Didn’t understand the joke? Well, a submarine displaces about 2000 tonnes. Roughly about one-fourth to one-third displacement of the submarine is due to her propulsion batteries. These are the batteries that the submarine charges whilst on surface or at periscope depth so as to provide her with underwater propulsion. And, the CO of the ship was asking her to transfer them to the ship for charging! A submarine’s battery is not a small, unitary device like a car battery, but a massive collection of huge individual cells gathered in a large compartment in the lower section of the hull!
Viraat is a light aircraft carrier (only about 25000 tonnes). Yet she carries with her, in the form of her flight deck only, about 3 acres of Indian sovereignty wherever she goes. And she has done this, until 23 Jul 2016, when she sailed last, 1,094,215 kilometers of passage around the globe (Vikrmaditya is about twice her tonnage and more than 4 acres of flight deck). Viraat is about a quarter of a kilometre long and you add another about 60 metres for Vikramaditya! Anything between 28 to 33 feet of the ships are underwater. Vikramaditya, for example, has 22 decks (equivalent to ‘storeys’ of a building).

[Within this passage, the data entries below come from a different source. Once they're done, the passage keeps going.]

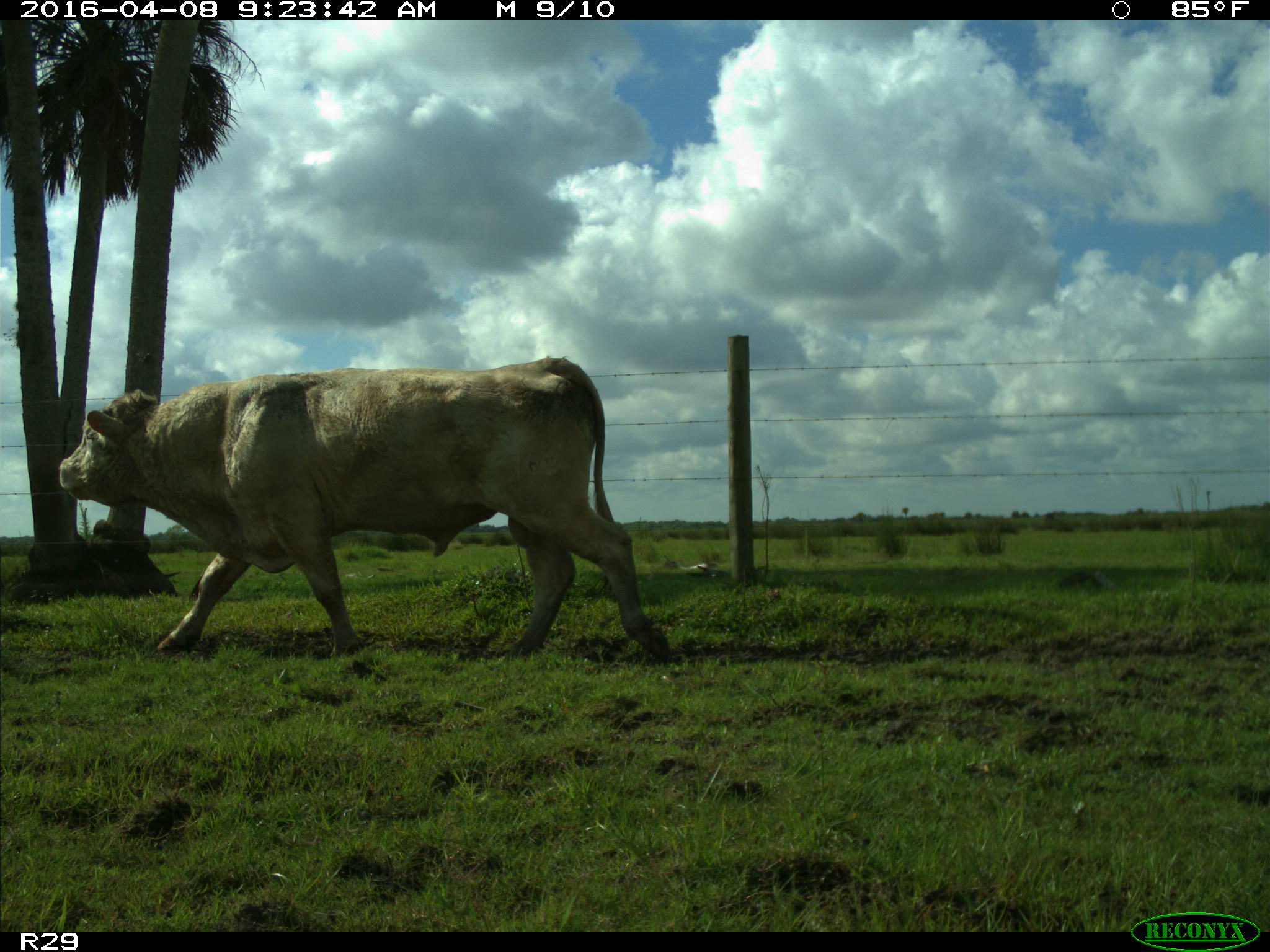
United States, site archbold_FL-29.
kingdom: Animalia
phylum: Chordata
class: Mammalia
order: Artiodactyla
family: Bovidae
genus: Bos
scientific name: Bos taurus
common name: domestic cow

However large a ship may be, it can never match the enormity of the sea. Ask a pilot, for example, and he would tell you that at sea, landing on Viraat appears to be like landing on a match box.
In one of the theatre-level exercises, being the Director of Maritime Warfare Centre, I and my staff were in the Control Centre and also asked to analyse the exercise. One of the ships (my ex ship Ganga) sent a report from sea of not just detecting (on radar) Viraat, but actually sighting (imagine sighting with naked eyes) Viraat at close quarters. The CO asked his ship’s company to come up on the upper decks and they not just saw Viraat but some of them took pictures too!
We married the tracks in MWC and found that Viraat was 180 Nautical Miles away at that time. And yet, even in the debrief, Ganga CO insisted that they ‘saw’ Viraat!
This is just one example of ‘illusions‘ we see at sea.
You can’t blame an Awkward Sentry who didn’t come to know that the ship had sailed off in my earlier post Awkward Sentry.
Ladies and gentlemen, it is high-time that we start learning about the silent service, the Indian Navy, the fifth largest Navy in the world that is about to decommission the oldest active warship in the world: INS Viraat.